Page extract below:

An insurer is required to pay a pharmacy for a compound cream dispensed to a workers compensation claimant based on a nationally recognized fee schedule, the Pennsylvania Commonwealth Court held Tuesday.

In Indemnity Insurance Co. of North America v. Bureau of Workers Compensation Fee Review Hearing Office, the court held that the insurer failed to show that the price of the cream was calculated using a “fictitious” number.

In 2013, a worker sustained an injury to her back and was prescribed a compound medical cream consisting of gabapentin, flurbiprofen, ketamine, cyclobenzaprine, Lidoderm and bupivacaine to treat her injury. The pharmacy billed Indemnity Insurance Co. of North America $7,255 for the cream, and the insurer’s third-party administer reduced the invoice by 95%, arguing that the charges exceeded the guidelines set forth under Pennsylvania workers compensation law. Indemnity paid $305 on the pharmacy’s invoice.

The pharmacy filed an application for fee review and the Bureau of Workers Compensation Fee Review Hearing Office ordered the insurer to pay an additional $6,336 plus interest, on the basis that reimbursement for all unlisted or unclassified drugs under state workers comp law will be based on 110% of the average wholesale price.

End of Page extract.
Dataset section below:

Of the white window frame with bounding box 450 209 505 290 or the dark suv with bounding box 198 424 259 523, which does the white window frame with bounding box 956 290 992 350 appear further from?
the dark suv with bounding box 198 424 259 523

End of Dataset section.

> [Task set]
1. Answer these questions from the article on the compound cream fee dispute:
(a) Which court issued the ruling?
(b) How much did the pharmacy bill the insurer for the cream?
(c) Under the fee review office's reasoning, what is reimbursement for unlisted or unclassified drugs based on?
2. Output the passage of the compound cream article between "The pharmacy filed" and "average wholesale price.", inclusive, with no changes.
3. Continue the article on the compound cream fee dispute, starting after its final sentence.
The listing is separate material and has nothing to do with the article on the compound cream fee dispute.

> [Answers by item number]
1.
(a) The Pennsylvania Commonwealth Court.
(b) $7,255.
(c) 110% of the average wholesale price.

2.
The pharmacy filed an application for fee review and the Bureau of Workers Compensation Fee Review Hearing Office ordered the insurer to pay an additional $6,336 plus interest, on the basis that reimbursement for all unlisted or unclassified drugs under state workers comp law will be based on 110% of the average wholesale price.

3.
Indemnity appealed, arguing that the hearing office erred when it based its price based on a nationally recognized schedule of average wholesale pharmaceutical prices — calling it a fictitious number — but the hearing office affirmed the decision.

Indemnity appealed, but the Commonwealth Court affirmed the hearing office’s decision. The court held that Indemnity’s experts presented no evidence to support their proposed “correct” unit prices of the various drugs in the cream, nor any evidence that the average wholesale price was “fictitious.”

The court also dismissed Indemnity’s assertion that the bureau’s regulation “improperly connects the amount of medical compensation owed to an (average wholesale price) set by private companies,” noting that the law allows the bureau to use information from any nationally recognized schedule of prices compiled from the marketplace.